# start of Provided records

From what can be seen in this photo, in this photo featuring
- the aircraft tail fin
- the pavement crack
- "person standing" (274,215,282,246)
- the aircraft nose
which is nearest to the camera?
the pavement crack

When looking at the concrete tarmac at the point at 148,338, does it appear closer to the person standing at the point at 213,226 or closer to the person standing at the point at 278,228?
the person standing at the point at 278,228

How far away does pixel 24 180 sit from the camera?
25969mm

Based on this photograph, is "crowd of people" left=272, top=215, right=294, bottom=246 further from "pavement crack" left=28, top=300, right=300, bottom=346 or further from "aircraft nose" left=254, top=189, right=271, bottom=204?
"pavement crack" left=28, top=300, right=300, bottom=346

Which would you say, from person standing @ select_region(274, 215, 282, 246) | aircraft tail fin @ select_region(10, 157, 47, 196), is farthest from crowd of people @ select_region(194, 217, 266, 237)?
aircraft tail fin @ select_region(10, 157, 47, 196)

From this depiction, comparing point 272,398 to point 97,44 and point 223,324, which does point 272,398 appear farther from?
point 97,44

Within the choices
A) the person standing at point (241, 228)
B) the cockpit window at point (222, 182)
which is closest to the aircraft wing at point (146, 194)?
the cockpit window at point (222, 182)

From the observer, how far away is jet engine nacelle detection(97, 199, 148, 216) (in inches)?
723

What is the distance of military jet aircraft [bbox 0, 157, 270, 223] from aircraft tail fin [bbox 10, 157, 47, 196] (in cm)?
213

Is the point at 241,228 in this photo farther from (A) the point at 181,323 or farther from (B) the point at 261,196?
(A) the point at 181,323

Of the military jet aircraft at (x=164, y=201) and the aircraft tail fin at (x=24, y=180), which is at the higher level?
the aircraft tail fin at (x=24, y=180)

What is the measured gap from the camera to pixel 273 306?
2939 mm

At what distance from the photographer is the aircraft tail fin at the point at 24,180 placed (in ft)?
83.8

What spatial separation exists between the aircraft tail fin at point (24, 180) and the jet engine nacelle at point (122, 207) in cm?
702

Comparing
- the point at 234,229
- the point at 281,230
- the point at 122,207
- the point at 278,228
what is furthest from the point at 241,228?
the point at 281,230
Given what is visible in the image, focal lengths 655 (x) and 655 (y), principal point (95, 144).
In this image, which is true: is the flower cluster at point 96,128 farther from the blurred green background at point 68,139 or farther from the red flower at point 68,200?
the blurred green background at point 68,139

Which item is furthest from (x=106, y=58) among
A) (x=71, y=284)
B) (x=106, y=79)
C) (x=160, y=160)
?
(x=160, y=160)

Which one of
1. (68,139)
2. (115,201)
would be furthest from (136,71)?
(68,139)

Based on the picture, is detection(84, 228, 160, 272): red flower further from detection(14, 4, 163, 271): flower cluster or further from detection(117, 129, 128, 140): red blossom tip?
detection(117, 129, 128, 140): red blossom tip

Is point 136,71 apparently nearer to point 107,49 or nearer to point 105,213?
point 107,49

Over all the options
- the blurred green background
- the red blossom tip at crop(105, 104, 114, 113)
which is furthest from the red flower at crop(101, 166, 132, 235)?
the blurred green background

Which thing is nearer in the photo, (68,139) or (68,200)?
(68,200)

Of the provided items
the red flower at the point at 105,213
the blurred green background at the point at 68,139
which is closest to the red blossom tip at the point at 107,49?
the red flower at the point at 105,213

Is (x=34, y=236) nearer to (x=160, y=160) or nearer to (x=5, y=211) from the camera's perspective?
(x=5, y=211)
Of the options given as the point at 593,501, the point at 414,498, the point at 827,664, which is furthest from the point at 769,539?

# end of Provided records
# start of Provided records

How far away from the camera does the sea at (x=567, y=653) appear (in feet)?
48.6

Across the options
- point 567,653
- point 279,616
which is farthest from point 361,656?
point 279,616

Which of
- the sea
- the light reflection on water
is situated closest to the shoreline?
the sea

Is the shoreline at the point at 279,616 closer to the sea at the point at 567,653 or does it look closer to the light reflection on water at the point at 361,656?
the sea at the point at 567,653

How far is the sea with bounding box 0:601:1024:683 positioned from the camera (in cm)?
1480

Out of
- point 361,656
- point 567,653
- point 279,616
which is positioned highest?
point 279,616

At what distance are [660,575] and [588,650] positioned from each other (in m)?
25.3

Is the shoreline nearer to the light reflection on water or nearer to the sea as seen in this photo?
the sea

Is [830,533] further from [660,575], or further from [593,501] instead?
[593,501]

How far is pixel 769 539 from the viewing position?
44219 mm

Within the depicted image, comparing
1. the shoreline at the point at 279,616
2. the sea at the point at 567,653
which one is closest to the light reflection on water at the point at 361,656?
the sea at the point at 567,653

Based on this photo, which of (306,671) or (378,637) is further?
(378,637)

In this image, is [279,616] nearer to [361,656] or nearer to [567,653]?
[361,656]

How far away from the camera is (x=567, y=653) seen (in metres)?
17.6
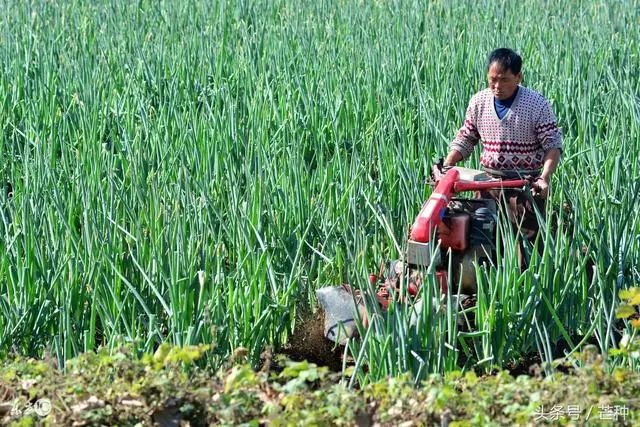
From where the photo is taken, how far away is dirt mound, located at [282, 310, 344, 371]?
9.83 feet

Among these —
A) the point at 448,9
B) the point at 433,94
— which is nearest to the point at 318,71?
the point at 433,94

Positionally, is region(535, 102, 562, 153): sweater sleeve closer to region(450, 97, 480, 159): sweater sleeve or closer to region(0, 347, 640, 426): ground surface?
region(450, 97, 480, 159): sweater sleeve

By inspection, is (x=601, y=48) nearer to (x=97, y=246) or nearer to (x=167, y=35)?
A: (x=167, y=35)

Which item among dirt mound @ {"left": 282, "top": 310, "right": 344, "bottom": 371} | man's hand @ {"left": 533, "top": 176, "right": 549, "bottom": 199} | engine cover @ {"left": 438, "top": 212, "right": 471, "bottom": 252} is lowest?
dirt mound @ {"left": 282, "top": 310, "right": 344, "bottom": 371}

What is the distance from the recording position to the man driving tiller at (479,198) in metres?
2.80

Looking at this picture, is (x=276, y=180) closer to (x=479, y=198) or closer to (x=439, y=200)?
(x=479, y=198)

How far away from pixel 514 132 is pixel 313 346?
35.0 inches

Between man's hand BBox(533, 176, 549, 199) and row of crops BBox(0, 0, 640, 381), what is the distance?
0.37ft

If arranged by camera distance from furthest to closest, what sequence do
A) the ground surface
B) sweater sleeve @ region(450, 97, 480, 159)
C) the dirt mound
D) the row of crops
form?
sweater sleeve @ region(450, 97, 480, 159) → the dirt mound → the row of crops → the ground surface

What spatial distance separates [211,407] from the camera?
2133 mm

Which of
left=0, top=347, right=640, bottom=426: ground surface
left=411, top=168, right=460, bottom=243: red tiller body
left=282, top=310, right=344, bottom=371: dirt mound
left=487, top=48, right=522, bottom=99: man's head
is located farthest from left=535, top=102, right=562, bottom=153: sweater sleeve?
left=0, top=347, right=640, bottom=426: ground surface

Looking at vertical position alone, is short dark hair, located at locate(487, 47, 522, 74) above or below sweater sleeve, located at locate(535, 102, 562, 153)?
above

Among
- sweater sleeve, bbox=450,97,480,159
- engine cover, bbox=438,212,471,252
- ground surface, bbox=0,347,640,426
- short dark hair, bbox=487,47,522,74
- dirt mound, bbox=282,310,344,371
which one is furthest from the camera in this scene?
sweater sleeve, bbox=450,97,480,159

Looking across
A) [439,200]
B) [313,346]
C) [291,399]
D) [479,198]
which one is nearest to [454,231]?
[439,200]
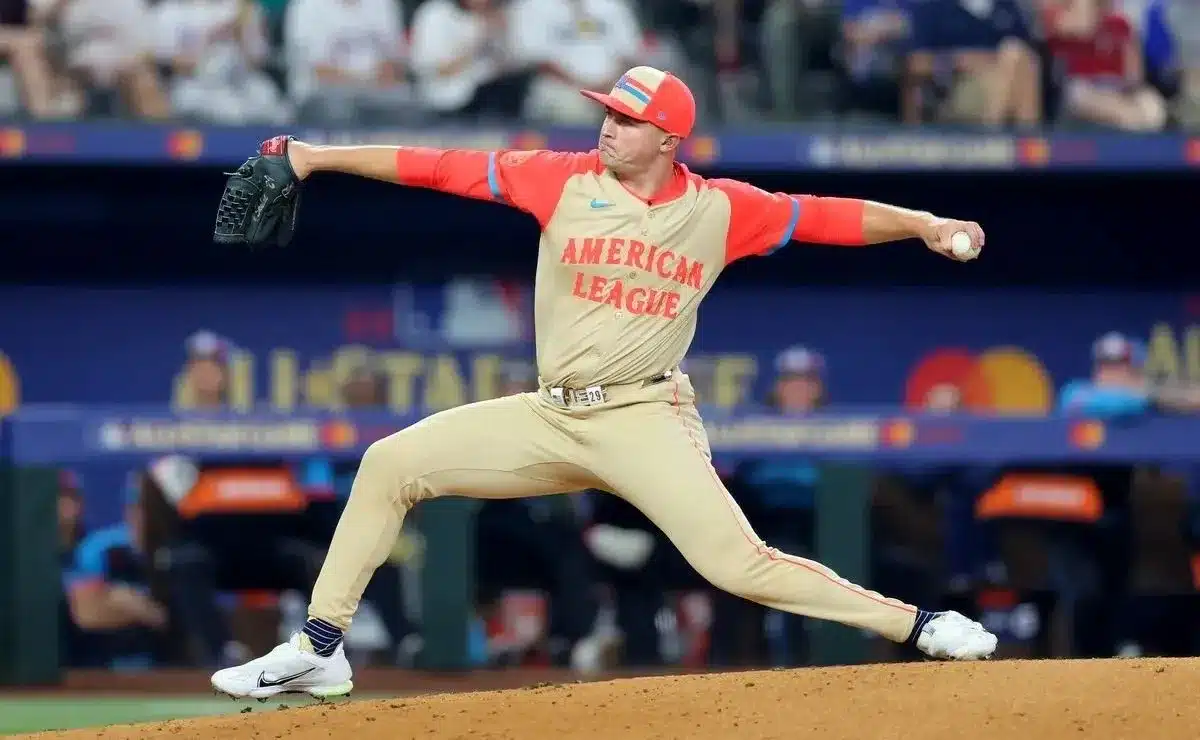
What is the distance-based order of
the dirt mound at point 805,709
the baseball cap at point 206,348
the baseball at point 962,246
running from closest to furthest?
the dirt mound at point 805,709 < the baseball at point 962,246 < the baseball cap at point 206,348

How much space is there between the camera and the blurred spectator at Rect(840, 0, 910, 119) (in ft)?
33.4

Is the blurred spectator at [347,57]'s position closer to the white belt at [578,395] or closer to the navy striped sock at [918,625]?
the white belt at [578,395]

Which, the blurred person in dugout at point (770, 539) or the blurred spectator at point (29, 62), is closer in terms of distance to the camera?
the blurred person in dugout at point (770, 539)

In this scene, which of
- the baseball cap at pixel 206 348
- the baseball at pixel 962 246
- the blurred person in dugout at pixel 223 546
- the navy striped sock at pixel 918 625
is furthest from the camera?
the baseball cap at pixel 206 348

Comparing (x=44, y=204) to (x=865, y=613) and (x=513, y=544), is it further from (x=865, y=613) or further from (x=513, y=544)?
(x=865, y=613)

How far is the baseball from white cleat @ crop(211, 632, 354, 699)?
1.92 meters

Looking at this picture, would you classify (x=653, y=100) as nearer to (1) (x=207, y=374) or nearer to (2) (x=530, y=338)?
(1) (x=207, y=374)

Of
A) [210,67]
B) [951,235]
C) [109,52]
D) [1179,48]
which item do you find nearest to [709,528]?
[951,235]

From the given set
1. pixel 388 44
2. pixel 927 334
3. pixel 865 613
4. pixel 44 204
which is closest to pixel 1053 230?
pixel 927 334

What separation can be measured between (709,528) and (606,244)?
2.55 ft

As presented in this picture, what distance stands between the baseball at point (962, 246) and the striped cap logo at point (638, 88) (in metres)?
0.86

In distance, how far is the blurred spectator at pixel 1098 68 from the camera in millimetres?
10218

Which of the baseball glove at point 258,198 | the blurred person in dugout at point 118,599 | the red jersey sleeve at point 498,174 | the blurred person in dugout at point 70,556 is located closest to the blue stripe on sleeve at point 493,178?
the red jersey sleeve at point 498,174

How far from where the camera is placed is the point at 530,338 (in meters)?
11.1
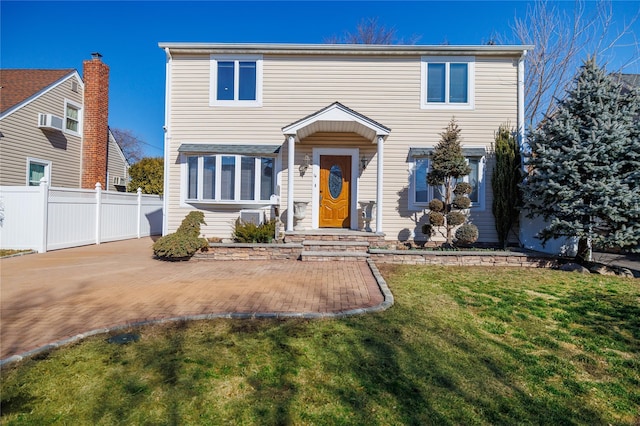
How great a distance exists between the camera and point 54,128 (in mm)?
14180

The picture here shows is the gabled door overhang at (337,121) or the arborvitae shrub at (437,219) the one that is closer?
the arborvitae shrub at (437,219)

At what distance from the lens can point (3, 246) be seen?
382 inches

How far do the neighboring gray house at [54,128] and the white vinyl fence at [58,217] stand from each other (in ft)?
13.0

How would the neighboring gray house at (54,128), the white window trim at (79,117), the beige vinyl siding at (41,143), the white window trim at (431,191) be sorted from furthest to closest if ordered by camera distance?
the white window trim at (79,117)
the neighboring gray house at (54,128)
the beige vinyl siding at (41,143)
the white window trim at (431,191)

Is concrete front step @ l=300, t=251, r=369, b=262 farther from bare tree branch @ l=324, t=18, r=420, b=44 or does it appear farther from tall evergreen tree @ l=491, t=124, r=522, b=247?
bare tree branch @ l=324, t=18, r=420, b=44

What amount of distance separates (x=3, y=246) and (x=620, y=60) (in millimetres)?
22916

# end of Provided records

Directive: Collect every line in the rows above that contains the word "measured".

Worked solution:
What is the measured gap from the camera to pixel 273 306?
What separation can be measured between (709,528) and (606,244)?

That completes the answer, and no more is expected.